» EXCERPTED TEXT:
--- Begin ---
Locating fish within the meadows normally requires finding one of two things, either potholes within the beds or large mats of dead vegetation. The potholes, or sand pockets, as some refer to them, appear as pale, cream-colored spots within the darker, emerald beds. They can be found near land in the shallows or farther offshore; most hold fish at some time or another, especially those adjacent to other features.

Potholes lying next to mats of dead grass almost always hold at least a few fish. The persistent winds help form the mats by driving floating vegetation onto the bank. Since the prominent wind in south Texas is a southeast wind, most of the mats lie on the west shore, along the famous King Ranch. A haven for all kinds of small sea creatures, these mats are the anchor for the first link in the food chain.

Focusing on potholes near the mats is a good way to find trout and redfish, but there are other fish-holding features within the mats themselves. When tides are relatively high, water will cover them entirely, creating a super shallow lagoon above the spongy, soft layers of rotting strands. Tiny fish and other organisms occupy these skinny puddles, probably as a way to escape the predators who can‘t go there.

Slight depressions in the edges of the mats create highways between the tidal puddles atop the mats and the deeper waters of the bay. These corridors become ambush points where deadly encounters occur, especially when tide levels drop and leave the tops of the mats high and dry. The ends and margins of the mats always have potential to concentrate schools of fish as well.

The sand bars in the Laguna Madre also consistently hold fi sh. Two types of bars exist in this old bay, those made by currents and wind and those made by the hands of man. Natural bars exist on both sides of the bay, more prominently on the east side, where a meandering whitish dropoff runs along much of the shoreline. The edges of that sand bar slope off rather sharply in many places and are not among the best places in the Lagoon to find fish regularly.

The sand bars in Night Hawk Bay, the Meadows and Yarbrough Flats are all exceptions, since they are associated with gradually sloping, shallow flats, grass and potholes and even grass mats. When looking for fish on the east side of the Upper Lagoon, it pays to focus on sand bars in areas like those.

Mostly in the middle of the bay lie the man made sandbars, or spoil banks. Spoil banks on the upper coast are often studded with oyster beds, but in the Lagoon, they exist as shallow sand bars bearded with beds of grass. Some spoil banks are better than others in terms of fish holding capacity. Man made bars with gentle slopes and ample potholes in the grass along those slopes usually hold more fish than spoils with sharp drop offs and fewer potholes. As with the grass mats, the ends and edges of the bars will often hold fish, especially where there are sets of potholes along and near these margins.

Piles of rocks and/or other debris near the edge or end of a sand bar can also create habitat for the creatures upon which trout and redfish feed, providing a starting point for the food chain. Many of the spoils in this bay have such junk around their ends, so anglers exploring these areas should proceed with caution and mark the humps, rocks and pipes they find. Certainly, burning the edges of the bars is rife with danger, since some of the submerged obstacles are barely covered and are capable of snatching lower units from the motors of the careless.

The spoil banks within the Lagoon are, of course, associated with a related set of features, the man made channels. The dredging of these channels, most prominently the ICW, led to the formation and ongoing restructuring of the sand bars. As material is removed to create and maintain the channels, it is piled up nearby, making the sand bars.
--- End ---
» REQUIRED TASKS:
1. Using the Laguna Madre text, mark each statement yes or no, and quote the words that decide it: (a) Most of the dead grass mats lie on the west shore. (b) The edges of the east-side sand bar are among the best places in the Lagoon to find fish regularly. (c) Spoil banks in the Lagoon are often studded with oyster beds.
2. Update a stretch of the Laguna Madre text, replacing "puddles" with "pools" throughout. Begin at the words "Focusing on potholes" and stop after "fish as well.".
The material that follows was taken from a separate source.

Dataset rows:
--- Begin ---
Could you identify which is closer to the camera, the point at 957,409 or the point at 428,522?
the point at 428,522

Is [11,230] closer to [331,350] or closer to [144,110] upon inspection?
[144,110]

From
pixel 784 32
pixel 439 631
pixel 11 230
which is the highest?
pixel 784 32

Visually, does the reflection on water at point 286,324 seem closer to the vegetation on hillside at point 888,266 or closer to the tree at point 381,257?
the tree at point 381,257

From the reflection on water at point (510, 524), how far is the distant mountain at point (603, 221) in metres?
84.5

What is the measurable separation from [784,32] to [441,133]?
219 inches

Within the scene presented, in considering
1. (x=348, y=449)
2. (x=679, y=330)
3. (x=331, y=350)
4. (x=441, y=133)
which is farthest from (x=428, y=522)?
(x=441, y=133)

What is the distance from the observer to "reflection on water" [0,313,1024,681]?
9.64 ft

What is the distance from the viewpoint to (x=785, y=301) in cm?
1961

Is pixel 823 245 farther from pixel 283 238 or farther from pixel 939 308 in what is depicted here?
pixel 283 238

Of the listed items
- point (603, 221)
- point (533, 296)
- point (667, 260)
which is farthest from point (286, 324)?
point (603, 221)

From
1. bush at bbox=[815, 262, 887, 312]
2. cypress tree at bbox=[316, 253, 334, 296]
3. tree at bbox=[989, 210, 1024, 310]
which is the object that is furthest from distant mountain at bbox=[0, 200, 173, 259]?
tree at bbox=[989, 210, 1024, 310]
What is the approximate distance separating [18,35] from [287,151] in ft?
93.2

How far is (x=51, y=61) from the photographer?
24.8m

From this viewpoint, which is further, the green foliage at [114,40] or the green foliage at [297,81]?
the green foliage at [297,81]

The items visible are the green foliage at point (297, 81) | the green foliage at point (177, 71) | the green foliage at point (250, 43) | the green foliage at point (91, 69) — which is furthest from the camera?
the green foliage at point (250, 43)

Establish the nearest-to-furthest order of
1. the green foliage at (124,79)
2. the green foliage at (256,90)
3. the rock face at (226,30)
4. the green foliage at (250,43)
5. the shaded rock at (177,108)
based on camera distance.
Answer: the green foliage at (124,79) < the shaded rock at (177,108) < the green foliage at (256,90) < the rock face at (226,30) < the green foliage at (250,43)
--- End ---
» TASK RESPONSES:
1.
(a) Yes: "most of the mats lie on the west shore, along the famous King Ranch"
(b) No: "are not among the best places in the Lagoon to find fish regularly"
(c) No: "in the Lagoon, they exist as shallow sand bars bearded with beds of grass"

2.
Focusing on potholes near the mats is a good way to find trout and redfish, but there are other fish-holding features within the mats themselves. When tides are relatively high, water will cover them entirely, creating a super shallow lagoon above the spongy, soft layers of rotting strands. Tiny fish and other organisms occupy these skinny pools, probably as a way to escape the predators who can‘t go there.

Slight depressions in the edges of the mats create highways between the tidal pools atop the mats and the deeper waters of the bay. These corridors become ambush points where deadly encounters occur, especially when tide levels drop and leave the tops of the mats high and dry. The ends and margins of the mats always have potential to concentrate schools of fish as well.